Copy each line from the entries that the word "true" appears in.

Record set:
------------------------------------------------------------------------

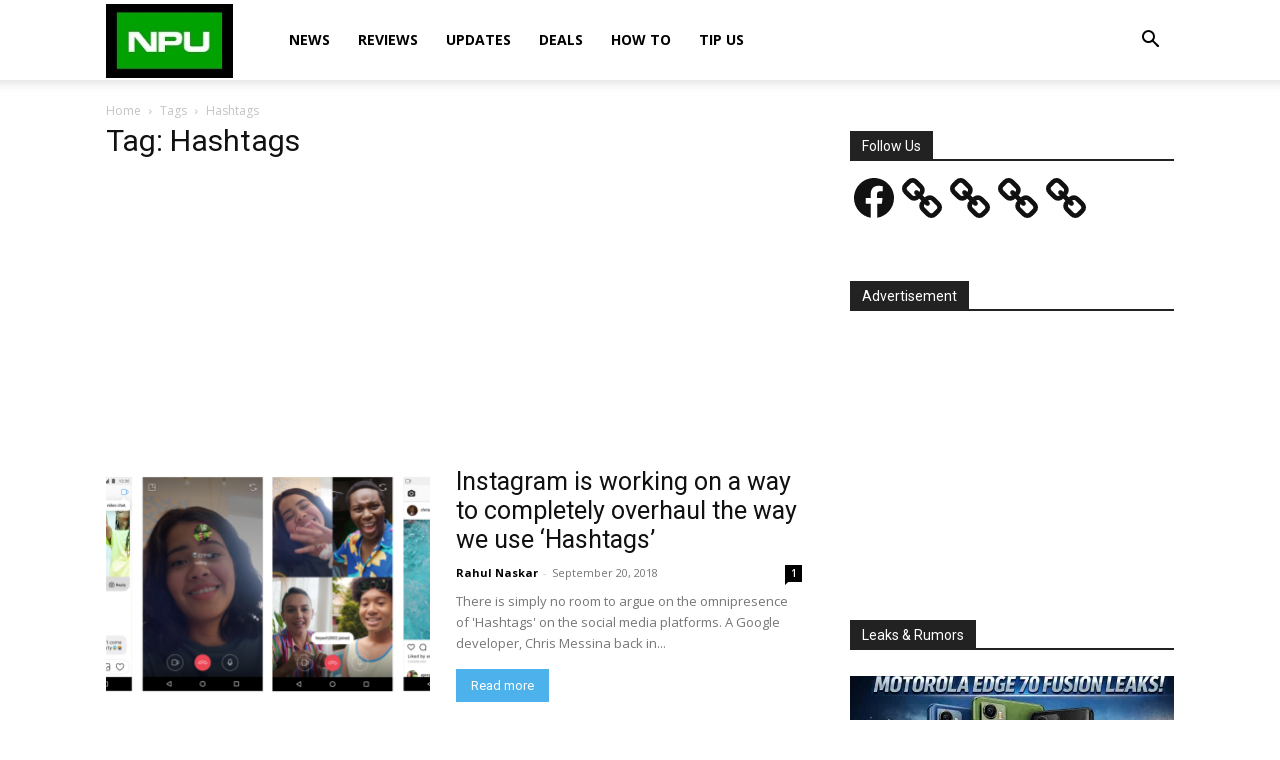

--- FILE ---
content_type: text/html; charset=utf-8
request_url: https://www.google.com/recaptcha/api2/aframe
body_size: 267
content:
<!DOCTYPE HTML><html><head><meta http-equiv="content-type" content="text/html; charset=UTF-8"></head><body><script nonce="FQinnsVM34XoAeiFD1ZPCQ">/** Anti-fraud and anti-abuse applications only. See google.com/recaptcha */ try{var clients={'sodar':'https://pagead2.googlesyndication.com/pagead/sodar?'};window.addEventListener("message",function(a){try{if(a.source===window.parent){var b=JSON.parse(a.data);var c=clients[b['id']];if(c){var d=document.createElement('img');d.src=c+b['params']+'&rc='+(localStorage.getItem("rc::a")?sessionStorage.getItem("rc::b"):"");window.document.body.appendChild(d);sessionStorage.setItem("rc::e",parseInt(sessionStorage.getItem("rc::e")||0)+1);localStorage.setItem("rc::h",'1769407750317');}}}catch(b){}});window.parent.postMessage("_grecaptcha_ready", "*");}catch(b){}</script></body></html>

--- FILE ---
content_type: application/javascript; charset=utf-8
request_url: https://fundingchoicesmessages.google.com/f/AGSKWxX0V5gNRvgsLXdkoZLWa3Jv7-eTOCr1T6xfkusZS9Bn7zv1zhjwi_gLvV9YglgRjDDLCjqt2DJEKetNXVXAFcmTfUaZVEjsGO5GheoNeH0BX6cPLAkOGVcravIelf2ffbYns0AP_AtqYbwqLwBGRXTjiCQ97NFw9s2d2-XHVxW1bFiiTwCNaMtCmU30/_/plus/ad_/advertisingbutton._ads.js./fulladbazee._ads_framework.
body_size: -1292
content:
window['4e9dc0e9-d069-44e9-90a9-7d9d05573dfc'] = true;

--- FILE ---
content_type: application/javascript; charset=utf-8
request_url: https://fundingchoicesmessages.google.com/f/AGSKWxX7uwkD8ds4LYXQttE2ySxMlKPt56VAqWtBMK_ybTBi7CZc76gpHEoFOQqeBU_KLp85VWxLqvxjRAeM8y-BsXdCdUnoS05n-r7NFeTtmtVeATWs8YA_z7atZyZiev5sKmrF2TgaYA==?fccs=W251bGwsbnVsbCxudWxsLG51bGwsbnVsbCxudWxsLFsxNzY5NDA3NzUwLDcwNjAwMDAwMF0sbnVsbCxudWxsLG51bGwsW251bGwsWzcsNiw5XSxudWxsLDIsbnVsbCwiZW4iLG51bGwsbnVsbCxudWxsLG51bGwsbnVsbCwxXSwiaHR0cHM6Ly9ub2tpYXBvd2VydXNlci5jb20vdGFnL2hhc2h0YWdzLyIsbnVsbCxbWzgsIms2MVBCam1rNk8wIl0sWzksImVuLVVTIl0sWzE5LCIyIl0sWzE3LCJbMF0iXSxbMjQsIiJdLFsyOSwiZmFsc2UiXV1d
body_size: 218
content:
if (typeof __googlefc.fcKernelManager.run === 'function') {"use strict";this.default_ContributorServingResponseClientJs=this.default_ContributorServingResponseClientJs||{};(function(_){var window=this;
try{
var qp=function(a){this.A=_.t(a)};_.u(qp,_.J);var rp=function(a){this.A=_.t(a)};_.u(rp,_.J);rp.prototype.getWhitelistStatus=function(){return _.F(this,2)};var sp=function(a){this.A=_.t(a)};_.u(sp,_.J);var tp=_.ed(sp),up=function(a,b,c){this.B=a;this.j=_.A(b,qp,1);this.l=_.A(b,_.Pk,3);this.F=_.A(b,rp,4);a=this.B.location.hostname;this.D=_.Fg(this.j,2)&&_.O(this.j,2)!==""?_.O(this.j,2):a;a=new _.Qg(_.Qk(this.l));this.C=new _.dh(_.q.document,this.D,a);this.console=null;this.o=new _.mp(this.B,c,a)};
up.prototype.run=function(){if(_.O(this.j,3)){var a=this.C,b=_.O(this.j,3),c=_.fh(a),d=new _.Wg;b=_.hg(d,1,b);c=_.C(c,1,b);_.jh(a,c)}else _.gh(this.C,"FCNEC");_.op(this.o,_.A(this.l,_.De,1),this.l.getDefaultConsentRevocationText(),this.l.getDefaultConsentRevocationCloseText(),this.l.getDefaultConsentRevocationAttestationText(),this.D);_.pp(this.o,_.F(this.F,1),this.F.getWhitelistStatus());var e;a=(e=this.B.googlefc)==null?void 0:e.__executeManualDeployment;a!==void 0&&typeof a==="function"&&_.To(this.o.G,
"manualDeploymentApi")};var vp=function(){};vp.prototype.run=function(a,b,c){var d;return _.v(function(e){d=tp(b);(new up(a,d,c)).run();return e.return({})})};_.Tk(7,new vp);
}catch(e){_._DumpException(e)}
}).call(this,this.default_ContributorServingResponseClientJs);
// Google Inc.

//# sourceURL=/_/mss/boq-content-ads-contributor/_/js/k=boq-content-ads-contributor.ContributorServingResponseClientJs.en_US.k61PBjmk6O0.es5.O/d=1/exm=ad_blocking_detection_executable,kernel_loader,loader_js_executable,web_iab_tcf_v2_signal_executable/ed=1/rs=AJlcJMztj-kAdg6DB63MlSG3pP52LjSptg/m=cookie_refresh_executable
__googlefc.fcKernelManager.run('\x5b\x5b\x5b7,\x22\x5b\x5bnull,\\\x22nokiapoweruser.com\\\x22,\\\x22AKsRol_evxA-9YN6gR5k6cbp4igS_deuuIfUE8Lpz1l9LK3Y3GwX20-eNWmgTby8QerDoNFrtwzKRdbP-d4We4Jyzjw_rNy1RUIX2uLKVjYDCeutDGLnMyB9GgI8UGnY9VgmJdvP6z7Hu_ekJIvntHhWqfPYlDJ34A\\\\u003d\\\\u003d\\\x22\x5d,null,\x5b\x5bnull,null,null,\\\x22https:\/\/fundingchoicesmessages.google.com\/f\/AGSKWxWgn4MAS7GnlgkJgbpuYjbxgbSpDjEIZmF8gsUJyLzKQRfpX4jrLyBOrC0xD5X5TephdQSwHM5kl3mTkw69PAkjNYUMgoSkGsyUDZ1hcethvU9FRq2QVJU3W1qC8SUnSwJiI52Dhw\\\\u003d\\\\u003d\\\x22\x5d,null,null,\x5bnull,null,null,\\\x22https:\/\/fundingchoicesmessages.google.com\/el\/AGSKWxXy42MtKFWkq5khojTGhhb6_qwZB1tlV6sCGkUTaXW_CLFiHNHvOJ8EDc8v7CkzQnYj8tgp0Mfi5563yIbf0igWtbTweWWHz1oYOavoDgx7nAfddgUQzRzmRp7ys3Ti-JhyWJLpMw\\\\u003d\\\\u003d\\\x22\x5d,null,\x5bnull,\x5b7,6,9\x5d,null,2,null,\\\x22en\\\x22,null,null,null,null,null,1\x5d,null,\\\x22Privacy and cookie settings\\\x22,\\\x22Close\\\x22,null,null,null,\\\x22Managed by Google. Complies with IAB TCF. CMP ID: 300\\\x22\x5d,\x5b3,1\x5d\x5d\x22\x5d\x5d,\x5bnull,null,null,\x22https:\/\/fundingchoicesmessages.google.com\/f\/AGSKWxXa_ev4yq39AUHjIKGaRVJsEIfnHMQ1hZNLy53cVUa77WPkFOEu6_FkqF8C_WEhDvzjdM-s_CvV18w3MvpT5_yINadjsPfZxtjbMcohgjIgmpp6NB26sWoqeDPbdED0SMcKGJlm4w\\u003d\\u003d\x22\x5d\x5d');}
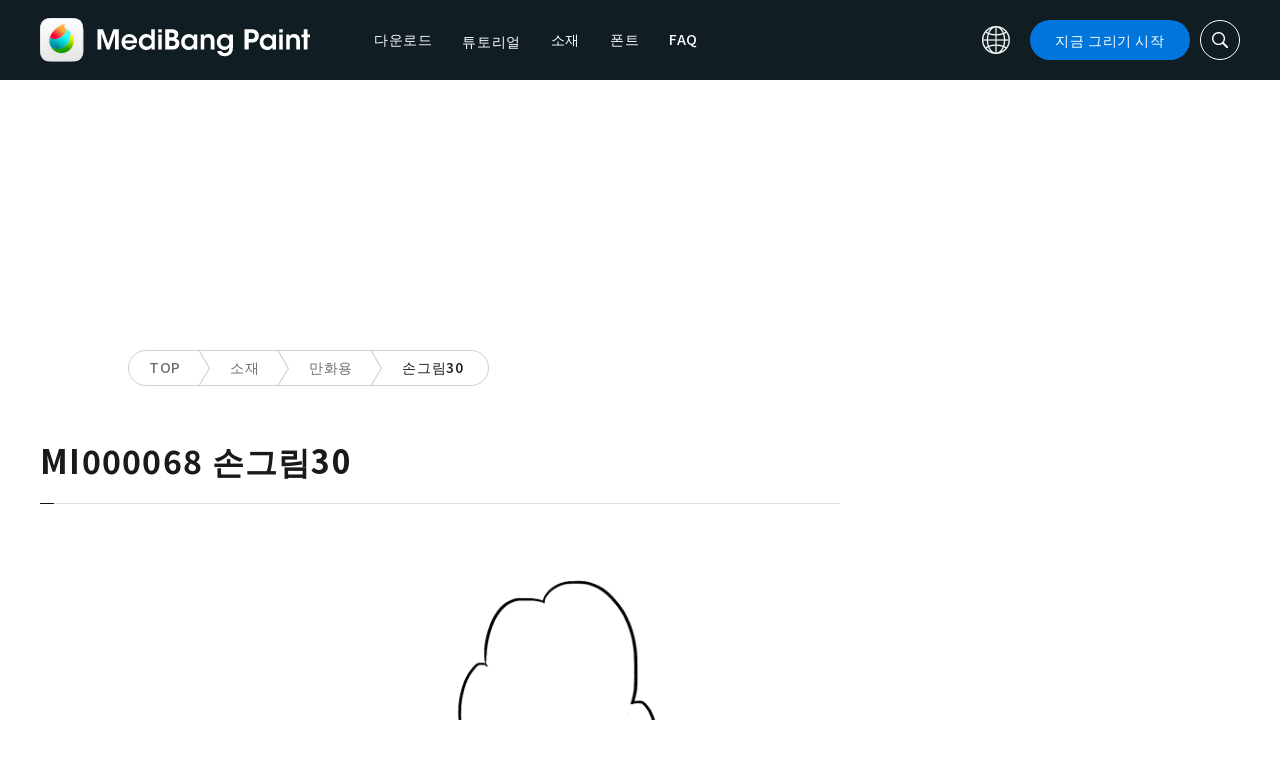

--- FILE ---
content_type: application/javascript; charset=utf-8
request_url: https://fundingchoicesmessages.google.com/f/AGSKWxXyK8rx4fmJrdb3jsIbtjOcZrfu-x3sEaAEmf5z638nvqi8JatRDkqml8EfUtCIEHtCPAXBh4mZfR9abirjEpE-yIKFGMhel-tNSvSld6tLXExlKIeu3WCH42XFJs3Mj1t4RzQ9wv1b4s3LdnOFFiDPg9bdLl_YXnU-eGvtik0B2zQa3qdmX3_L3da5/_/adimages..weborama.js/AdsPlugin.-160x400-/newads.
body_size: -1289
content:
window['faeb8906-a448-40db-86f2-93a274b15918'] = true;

------------------------------------------------------------------------

Exercise answer:
window['4e9dc0e9-d069-44e9-90a9-7d9d05573dfc'] = true;
window['faeb8906-a448-40db-86f2-93a274b15918'] = true;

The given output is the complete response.